The Times ’ piece is itself a heartening sign, in that it pulls no punches about the squishy, manipulative language often used to justify euthanasia. The author makes a fairly strong secular argument for the idea that assisting suicide is an intrinsically evil act:

. . . The moral case for assisted suicide depends much more on our respect for people’s own desire to die than on our sympathy for their devastating medical conditions. If participating in a suicide is legally and ethically acceptable, in other words, it can’t just be because cancer is brutal and dementia is dehumanizing. It can only be because there’s a right to suicide.


And once we allow that such a right exists, the arguments for confining it to the dying seem arbitrary at best. We are all dying, day by day: do the terminally ill really occupy a completely different moral category from the rest? A cancer patient’s suffering isn’t necessarily more unbearable than the more indefinite agony of someone living with multiple sclerosis or quadriplegia or manic depression. And not every unbearable agony is medical: if a man losing a battle with Parkinson’s disease can claim the relief of physician-assisted suicide, then why not a devastated widower, or a parent who has lost her only child?


This isn’t a hypothetical slippery slope.
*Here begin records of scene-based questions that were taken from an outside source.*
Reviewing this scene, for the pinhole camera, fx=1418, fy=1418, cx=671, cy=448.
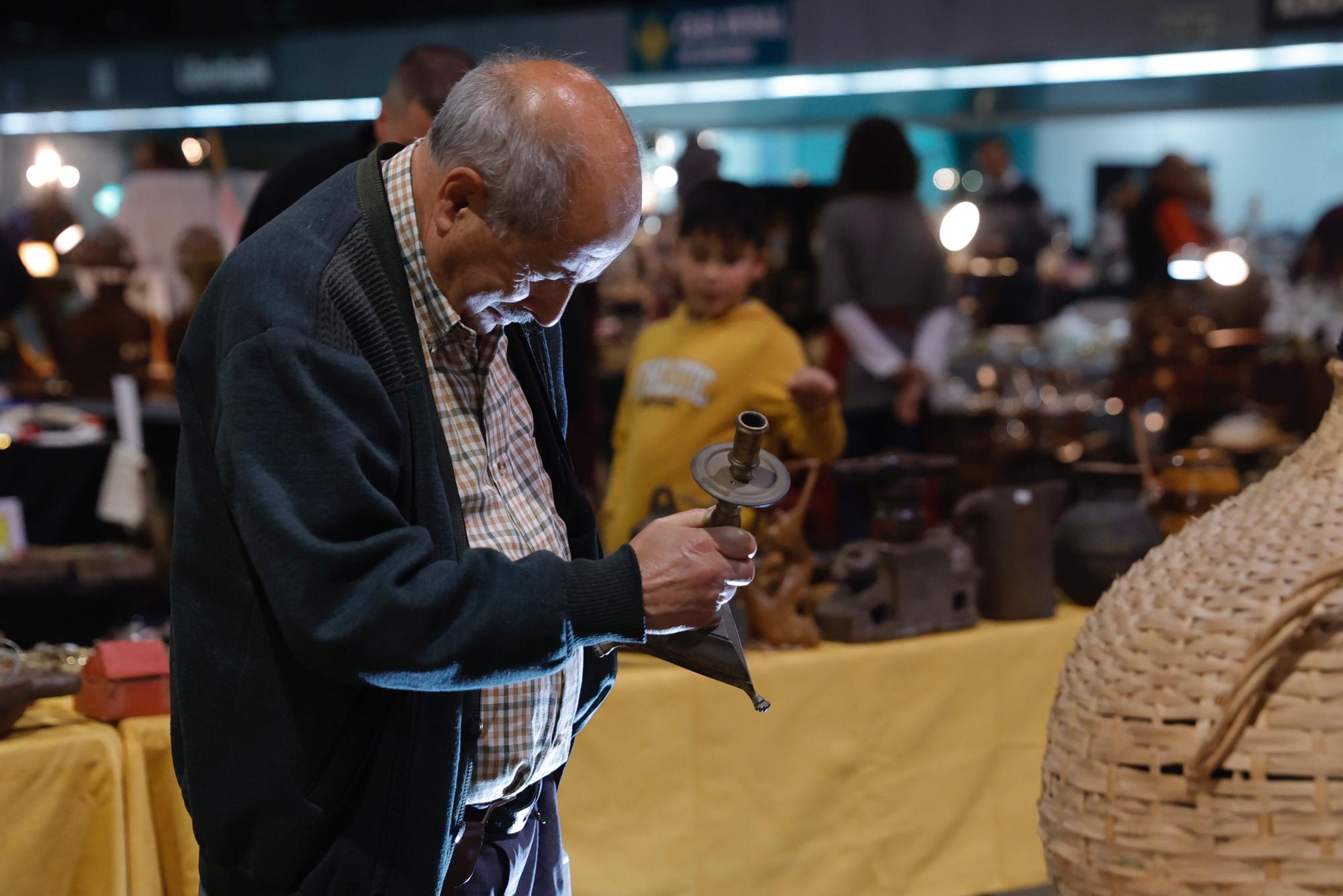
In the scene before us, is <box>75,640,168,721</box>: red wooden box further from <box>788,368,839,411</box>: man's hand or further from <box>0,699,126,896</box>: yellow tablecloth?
<box>788,368,839,411</box>: man's hand

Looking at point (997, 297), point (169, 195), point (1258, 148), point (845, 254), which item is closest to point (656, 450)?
point (845, 254)

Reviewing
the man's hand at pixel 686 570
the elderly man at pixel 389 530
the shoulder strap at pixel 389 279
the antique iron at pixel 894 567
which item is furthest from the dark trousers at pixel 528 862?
the antique iron at pixel 894 567

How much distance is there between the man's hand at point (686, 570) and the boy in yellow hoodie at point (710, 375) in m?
1.38

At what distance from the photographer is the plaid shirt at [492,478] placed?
137 cm

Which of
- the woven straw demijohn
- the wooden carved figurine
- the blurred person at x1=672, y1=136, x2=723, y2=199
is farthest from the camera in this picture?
the blurred person at x1=672, y1=136, x2=723, y2=199

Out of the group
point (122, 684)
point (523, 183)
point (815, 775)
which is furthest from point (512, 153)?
point (815, 775)

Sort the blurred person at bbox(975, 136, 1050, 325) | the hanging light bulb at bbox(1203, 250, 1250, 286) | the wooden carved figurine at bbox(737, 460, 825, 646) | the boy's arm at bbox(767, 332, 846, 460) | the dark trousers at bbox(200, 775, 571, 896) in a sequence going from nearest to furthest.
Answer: the dark trousers at bbox(200, 775, 571, 896) < the wooden carved figurine at bbox(737, 460, 825, 646) < the boy's arm at bbox(767, 332, 846, 460) < the hanging light bulb at bbox(1203, 250, 1250, 286) < the blurred person at bbox(975, 136, 1050, 325)

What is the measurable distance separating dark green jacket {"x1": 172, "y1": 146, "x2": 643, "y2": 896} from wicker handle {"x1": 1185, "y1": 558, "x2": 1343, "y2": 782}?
1.79 feet

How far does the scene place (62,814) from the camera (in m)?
1.99

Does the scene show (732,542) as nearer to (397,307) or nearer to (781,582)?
(397,307)

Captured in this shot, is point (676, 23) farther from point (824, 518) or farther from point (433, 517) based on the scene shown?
point (433, 517)

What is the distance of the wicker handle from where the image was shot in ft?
4.21

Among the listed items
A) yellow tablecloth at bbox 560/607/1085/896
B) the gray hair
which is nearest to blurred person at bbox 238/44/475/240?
yellow tablecloth at bbox 560/607/1085/896

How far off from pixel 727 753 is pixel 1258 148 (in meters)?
8.49
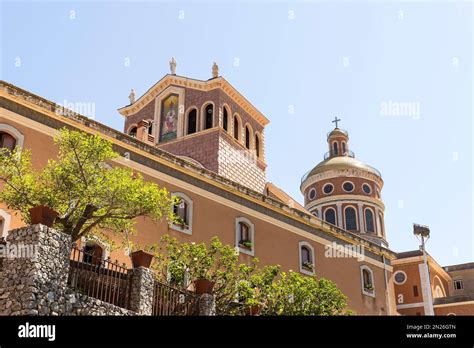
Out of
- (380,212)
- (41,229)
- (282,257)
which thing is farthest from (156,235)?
(380,212)

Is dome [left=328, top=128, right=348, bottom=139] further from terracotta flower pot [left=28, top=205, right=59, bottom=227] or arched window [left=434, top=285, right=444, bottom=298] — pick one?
terracotta flower pot [left=28, top=205, right=59, bottom=227]

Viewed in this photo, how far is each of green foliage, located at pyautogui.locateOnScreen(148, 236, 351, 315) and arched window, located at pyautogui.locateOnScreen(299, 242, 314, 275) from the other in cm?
549

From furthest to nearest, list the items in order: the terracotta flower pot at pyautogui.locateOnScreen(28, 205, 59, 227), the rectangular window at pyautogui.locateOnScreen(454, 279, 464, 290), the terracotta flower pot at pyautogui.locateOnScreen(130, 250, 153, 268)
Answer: the rectangular window at pyautogui.locateOnScreen(454, 279, 464, 290)
the terracotta flower pot at pyautogui.locateOnScreen(130, 250, 153, 268)
the terracotta flower pot at pyautogui.locateOnScreen(28, 205, 59, 227)

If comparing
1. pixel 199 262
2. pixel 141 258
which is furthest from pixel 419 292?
pixel 141 258

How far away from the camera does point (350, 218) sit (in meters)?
→ 38.8

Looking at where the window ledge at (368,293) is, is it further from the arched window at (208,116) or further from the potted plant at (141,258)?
the potted plant at (141,258)

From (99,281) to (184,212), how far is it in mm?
7866

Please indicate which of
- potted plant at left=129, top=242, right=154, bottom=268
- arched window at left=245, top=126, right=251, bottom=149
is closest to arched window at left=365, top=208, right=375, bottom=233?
arched window at left=245, top=126, right=251, bottom=149

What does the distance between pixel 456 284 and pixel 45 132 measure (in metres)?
36.5

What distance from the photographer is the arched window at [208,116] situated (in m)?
27.1

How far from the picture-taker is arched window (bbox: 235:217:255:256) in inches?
803

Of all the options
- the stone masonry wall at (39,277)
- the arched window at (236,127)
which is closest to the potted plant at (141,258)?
the stone masonry wall at (39,277)

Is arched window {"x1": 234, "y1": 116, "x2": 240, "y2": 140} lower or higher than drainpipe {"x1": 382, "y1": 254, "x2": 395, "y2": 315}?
higher

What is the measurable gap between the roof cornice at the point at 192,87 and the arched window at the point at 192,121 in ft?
3.99
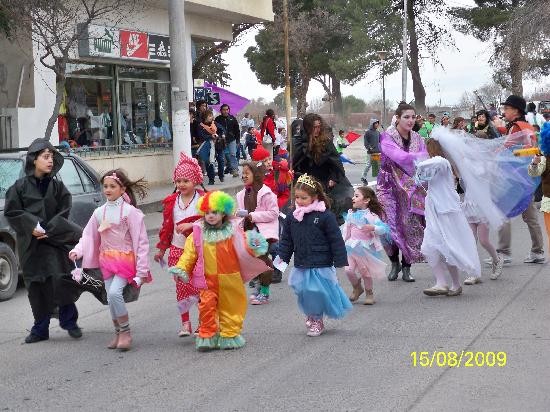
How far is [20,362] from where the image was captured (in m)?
7.58

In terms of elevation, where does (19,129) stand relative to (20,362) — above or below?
above

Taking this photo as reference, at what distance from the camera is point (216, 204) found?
7.68 m

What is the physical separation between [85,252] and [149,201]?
12396 millimetres

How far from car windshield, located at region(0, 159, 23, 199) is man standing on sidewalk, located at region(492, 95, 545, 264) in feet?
18.1

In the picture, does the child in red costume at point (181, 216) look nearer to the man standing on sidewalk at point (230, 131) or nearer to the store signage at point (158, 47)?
the store signage at point (158, 47)

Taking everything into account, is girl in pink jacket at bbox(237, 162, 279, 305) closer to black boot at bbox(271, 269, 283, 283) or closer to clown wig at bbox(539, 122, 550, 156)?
black boot at bbox(271, 269, 283, 283)

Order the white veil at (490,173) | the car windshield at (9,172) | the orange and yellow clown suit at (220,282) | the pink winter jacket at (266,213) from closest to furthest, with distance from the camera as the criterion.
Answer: the orange and yellow clown suit at (220,282) → the pink winter jacket at (266,213) → the white veil at (490,173) → the car windshield at (9,172)

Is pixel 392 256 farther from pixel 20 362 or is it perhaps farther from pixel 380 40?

Jack Kevorkian spent his career putting this dark, expansive logic into practice. He didn’t just provide death to the dying; he helped anyone whose suffering seemed sufficient to warrant his deadly assistance. When The Detroit Free Press investigated his “practice” in 1997, it found that 60 percent of those he assisted weren’t actually terminally ill. In several cases, autopsies revealed “no anatomical evidence of disease.”


There’s good reason to be cautious of Kevorkian’s attitude. An earlier article about the results of legalized euthanasia in Washington and Oregon reveals that, according to state records, “all who died [from assisted suicide] cited ‘loss of autonomy’ as a reason for seeking it. Most also said they could no longer enjoy life and feared losing “‘dignity.’” Of course, the terminally ill aren’t alone in feeling a “loss of autonomy.” Should those who feel weighed down by federal government expansion enjoy the right to die as well?

Real virtues like courage and justice will always be powerful sources of human action. But petty, ambiguous modern virtues like “autonomy” and “dignity,” free as they are from any historical grounding or real meaning, weaken more quickly. Have they already lost the power to drive the right to die?